STA, 24 September 2020 - Mercator Group sales revenue increased by 4.4% in the first half of 2020 compared to the same period last year, to reach EUR 1.06 billion. Due to the revaluation of property and impairments of other assets, and the effects of Covid-19, the group posted a loss of EUR 69.2 million in the January-June period.
These factors excluded, the group would record a profit of EUR 86,000, reads a press release published on Thursday.
Consistently with the international accounting standards, revaluation of property on the one hand resulted in an increase of equity of EUR 23.3 million, while on the other hand it had a negative effect of EUR 69 million on the group's operating profit.
Despite the property revaluation, Mercator Group remains one of the largest property owners in Slovenia and the region with the total value of its land, buildings, and investment property amounting to EUR 1 billion.
"Despite the explicitly negative effects of the epidemic, Mercator Group succeeded in sustaining the positive trends especially in its core activity - fast-moving consumer goods retail," the group said.

▸ RECORDS SHOWN
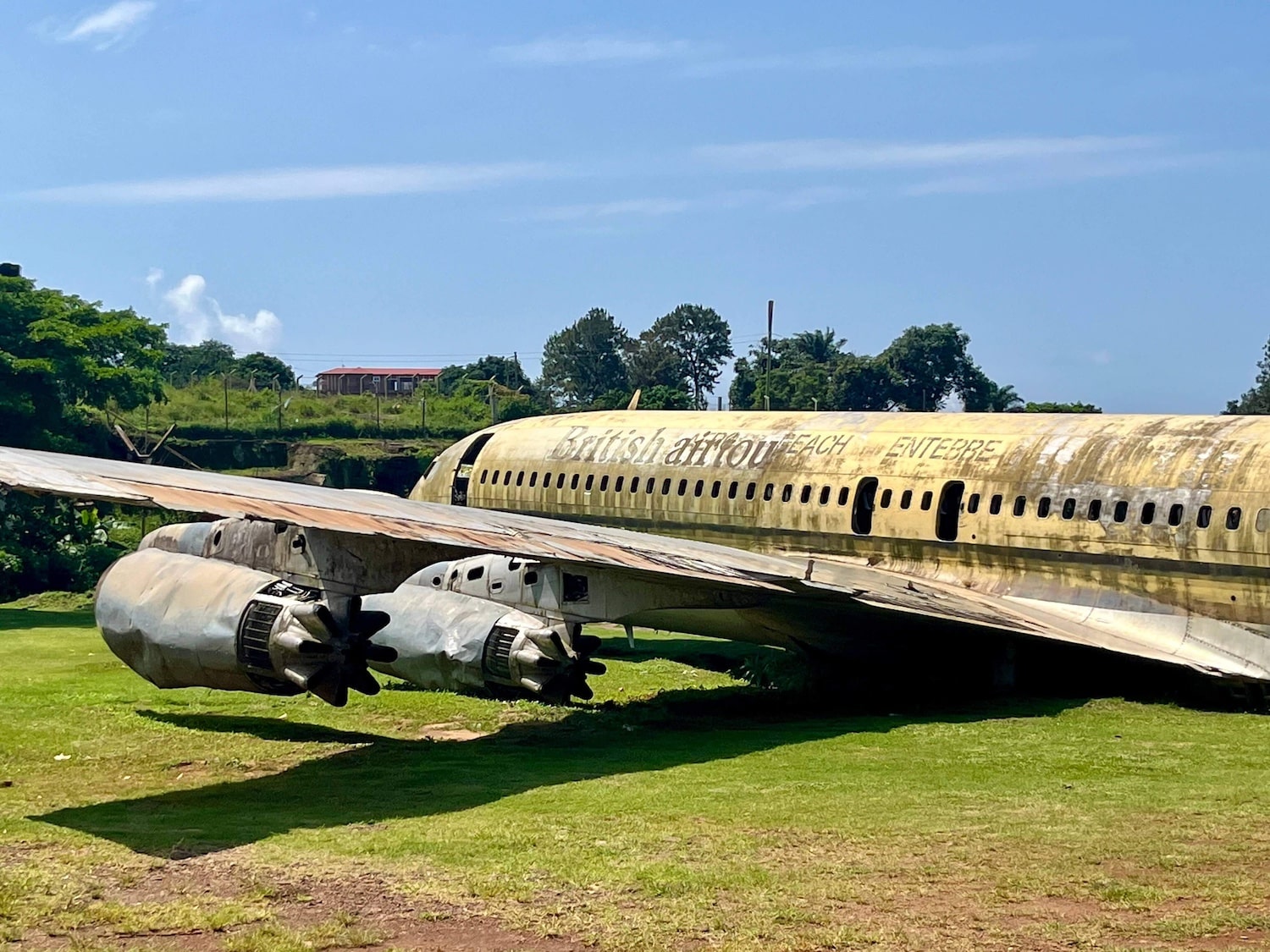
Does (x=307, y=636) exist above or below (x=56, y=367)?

--

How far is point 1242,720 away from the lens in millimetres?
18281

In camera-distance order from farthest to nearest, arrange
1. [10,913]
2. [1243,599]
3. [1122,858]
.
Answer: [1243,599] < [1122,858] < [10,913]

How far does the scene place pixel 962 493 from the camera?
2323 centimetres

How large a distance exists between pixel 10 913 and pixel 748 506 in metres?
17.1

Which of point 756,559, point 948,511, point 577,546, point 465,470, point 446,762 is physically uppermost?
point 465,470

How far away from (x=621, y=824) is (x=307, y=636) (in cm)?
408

---

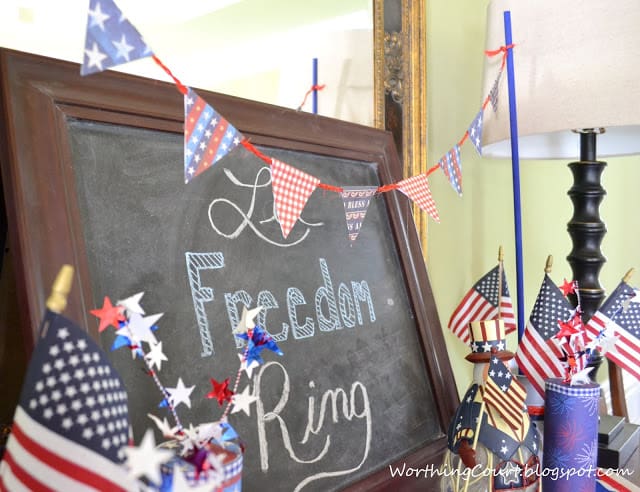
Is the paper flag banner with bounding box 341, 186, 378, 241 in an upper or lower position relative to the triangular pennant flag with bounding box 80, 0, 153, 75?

▸ TASKS FOR THIS EXERCISE
**1.** Answer these questions using the Mercator Group article.
(a) By what percentage did Mercator Group's sales revenue grow in the first half of 2020?
(b) By how much did the property revaluation increase the group's equity?
(c) What is the total value of the group's land, buildings, and investment property?
**2.** Carry the Mercator Group article on past its final sentence.

▸ ANSWERS TO THE EXERCISES
**1.**
(a) 4.4%
(b) EUR 23.3 million
(c) EUR 1 billion

**2.**
Profit before tax, depreciation and amortisation (EBITDA) was up by 1.7% year on year to EUR 83.4 million, which the group says was achieved by "strictly executing the value creation plan initiatives" to offset all negative effects on its regular operations and performance.
Among the latter, the group listed higher labour costs due to the increase of minimum wage in Slovenia, payment of bonuses or allowances for employees working in extraordinary circumstances during the epidemic, as well as an increase in other costs resulting from epidemic-related restrictions and lockdowns in respective markets.
The company Poslovni Sistem Mercator, Mercator Group's largest company, saw its core activity sales revenue increase by 8.2% compared to the same period last year, while its total sales revenue rose by 4.8% to EUR 616.2 million.
The group recorded the biggest rise in revenue in the first half of the year in Bosnia and Herzegovina (by 7.8%). In Serbia, revenue was up by 5.1%, while in Montenegro it was down by 1%.
In Croatia, where Mercator is active only in the real estate business, which was strongly affected by the epidemic, revenue dropped by 14.5%.
Tomislav Čizmić, president of Mercator's management board, said that the success in the core activity was the result of a "timely, responsible, systematic and comprehensive preparation for the crisis".
He also stressed that the European Commission's giving the Croatian group Fortenova a concentration approval for Mercator earlier this week was an "extremely important step" towards the transfer of the Slovenian retailer from insolvent Agrokor to its successor Fortenova.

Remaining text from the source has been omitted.